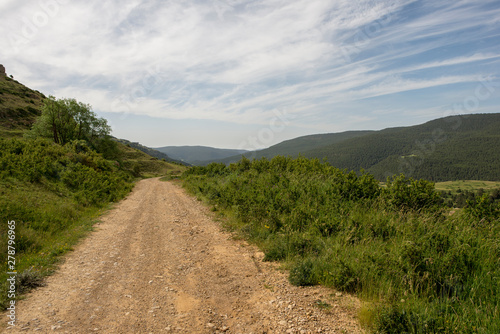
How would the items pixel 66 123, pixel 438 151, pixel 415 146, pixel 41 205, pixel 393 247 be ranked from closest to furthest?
1. pixel 393 247
2. pixel 41 205
3. pixel 66 123
4. pixel 438 151
5. pixel 415 146

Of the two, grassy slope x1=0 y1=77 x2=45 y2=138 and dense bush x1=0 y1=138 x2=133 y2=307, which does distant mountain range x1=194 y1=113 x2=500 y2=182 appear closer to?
grassy slope x1=0 y1=77 x2=45 y2=138

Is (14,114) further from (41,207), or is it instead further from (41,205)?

========

Yukarıdaki satırların tamamını hiçbir değişiklik yapmadan yeniden yazın. Resimleri cevabınıza koymayın.

How would the items pixel 66 123, pixel 438 151, pixel 415 146, pixel 41 205, pixel 393 247 be ranked from closest to furthest?
1. pixel 393 247
2. pixel 41 205
3. pixel 66 123
4. pixel 438 151
5. pixel 415 146

Of the two, grassy slope x1=0 y1=77 x2=45 y2=138 and dense bush x1=0 y1=138 x2=133 y2=307, which does distant mountain range x1=194 y1=113 x2=500 y2=182 appear closer to?
grassy slope x1=0 y1=77 x2=45 y2=138

Is (14,114) further from (41,207), or is it instead further from (41,205)?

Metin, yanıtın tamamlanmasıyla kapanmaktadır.